__Teks yang Dikaji__.
Kasus Lama Terungkap, Raden Nuh Ungkap Raffi Ahmad Belum Bayar Honor Rp250 Juta

Kasus Lama Terungkap, Raden Nuh Ungkap Raffi Ahmad Belum Bayar Honor Rp250 Juta

“Janji Rp250 Juta yang Tak Terealisasi — Kisah Lama Raffi Ahmad dan Raden Nuh”

Latar Belakang Kasus

Pada Januari 2013, Raffi Ahmad — presenter dan pengusaha yang saat itu berusia sekitar 26 tahun — menjadi sorotan publik ketika kediamannya di Lebak Bulus, Jakarta Selatan, digeledah oleh Badan Narkotika Nasional (BNN). Petugas menemukan zat bernama 3,4-methylenedioxy-N-methylcathinone (MMDC) atau lebih dikenal dengan “methylone”, yaitu turunan dari katinon.

Namun, karena jenis zat ini belum tercantum dalam lampiran Undang-Undang Narkotika pada saat itu, penanganan kasusnya menghadapi celah hukum. Dalam proses penyelidikan, Raffi akhirnya tidak dijerat dengan pasal pidana dan mendapat keputusan penghentian penyidikan (SP3) dari BNN karena bukti hukum yang belum kuat.

Raffi kemudian menjalani rehabilitasi dan mengaku bahwa masa itu menjadi pelajaran besar dalam hidupnya. Ia menyebut bahwa dirinya “hanya korban ketidaktahuan” dan sejak itu berkomitmen untuk menjauhi narkoba serta fokus pada keluarga dan karier.

Pengakuan Raden Nuh

Lebih dari satu dekade setelah peristiwa itu, muncul kembali sosok Raden Nuh — seorang aktivis dan politisi yang mengaku pernah dilibatkan dalam penanganan kasus Raffi pada 2013. Raden mengungkapkan bahwa dirinya pernah dijanjikan honorarium sebesar Rp250 juta sebagai imbalan atas bantuan hukum dan komunikasi yang ia lakukan selama proses penanganan perkara.

__Yang Harus Dikerjakan__.
1/ Bisakah Anda meringkas teks tentang kasus lama Raffi Ahmad dan Raden Nuh dalam tiga kalimat?
2/ Bisakah Anda melanjutkan teks tentang pengakuan Raden Nuh soal kasus Raffi Ahmad, dimulai setelah kalimat terakhirnya?
Baris-baris sesudah teks ini adalah bahan tersendiri, terpisah dari teks tentang kasus lama Raffi Ahmad.

__Bahan Sumber__.
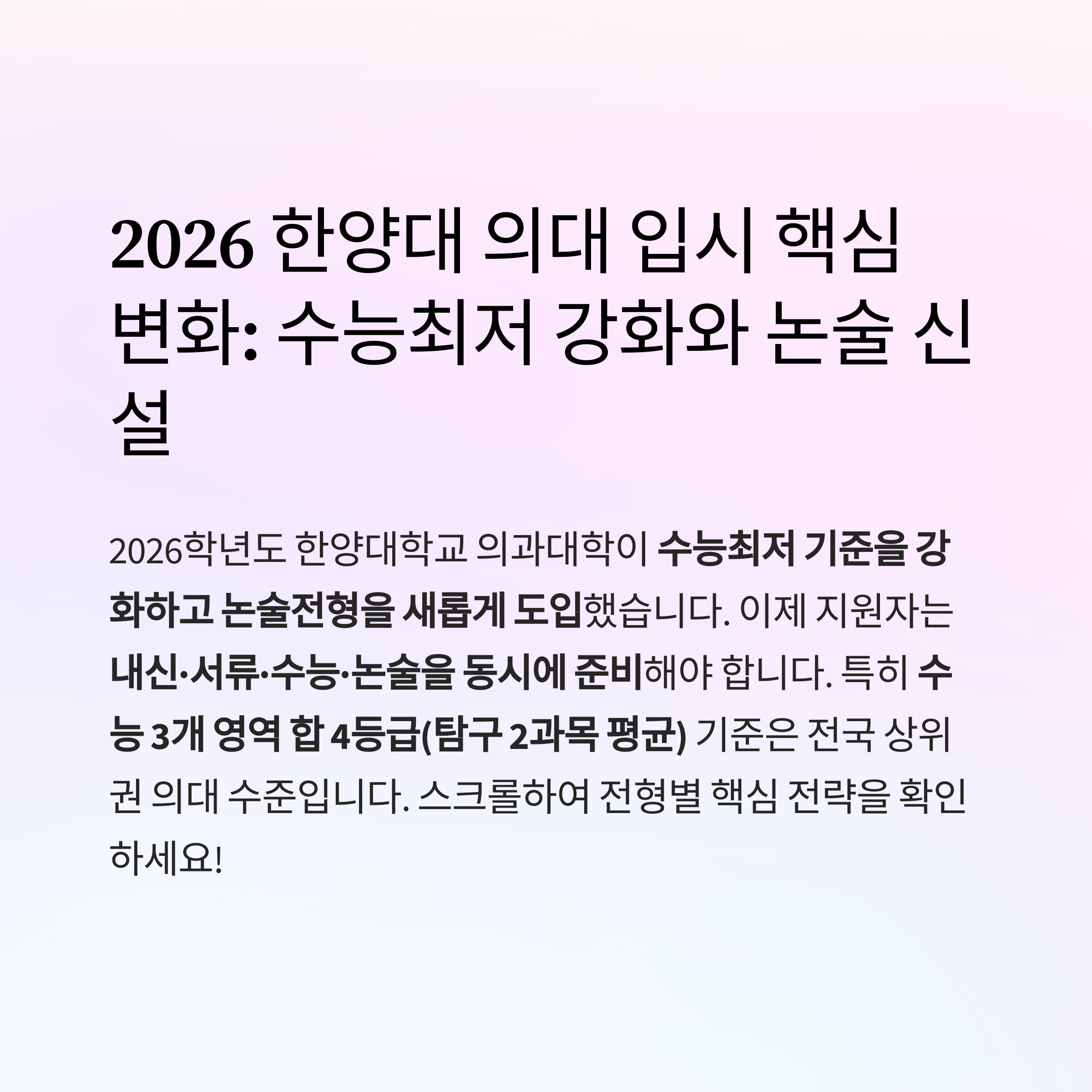 2026 한양대 의대 입시 핵심 변화: 수능최저 강화와 논술 신설

2026학년도 한양대학교 의과대학이 수능최저 기준을 강화하고 논술전형을 새롭게 도입했습니다. 이제 지원자는 내신·서류·수능·논술을 동시에 준비해야 합니다. 특히 수능 3개 영역 합 4등급(탐구 2과목 평균) 기준은 전국 상위권 의대 수준입니다. 스크롤하여 전형별 핵심 전략을 확인하세요!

__Jawaban yang Diberikan__.
1/ Pada Januari 2013, BNN menggeledah kediaman Raffi Ahmad di Lebak Bulus, Jakarta Selatan, dan menemukan methylone, turunan katinon yang saat itu belum tercantum dalam lampiran Undang-Undang Narkotika. Karena celah hukum itu dan bukti hukum yang belum kuat, Raffi tidak dijerat pasal pidana dan mendapat SP3 dari BNN, lalu menjalani rehabilitasi serta berkomitmen menjauhi narkoba dan fokus pada keluarga dan karier. Lebih dari satu dekade kemudian, aktivis dan politisi Raden Nuh, yang mengaku pernah dilibatkan dalam penanganan kasus itu, mengungkapkan bahwa ia pernah dijanjikan honorarium Rp250 juta atas bantuan hukum dan komunikasi yang ia lakukan.

2/
Menurut Raden, keterlibatannya bukan berdasarkan permintaan langsung dari Raffi Ahmad, melainkan melalui Rahmat Sorialam Harahap, pengacara Raffi saat itu. Ia diminta membantu karena kasus Raffi disebut mulai melebar ke beberapa instansi, seperti BNN, Bareskrim Polri, dan Mabes TNI.

Raden kemudian memfasilitasi sejumlah pertemuan di Hotel Bidakara, Jakarta, untuk mencari jalan keluar dan menyusun strategi agar kasus tersebut bisa diselesaikan dengan baik. Dalam proses itu, katanya, tercapai kesepakatan bahwa ia akan mendapat bayaran yang sama besar dengan pengacara utama, yaitu Rp250 juta.

Namun, hingga kini, pembayaran itu disebut tidak pernah terealisasi. Raden mengaku sempat menagih, tetapi akhirnya memilih mengikhlaskan. Meski demikian, ia berharap masih ada pengakuan moral atas kontribusinya di masa itu.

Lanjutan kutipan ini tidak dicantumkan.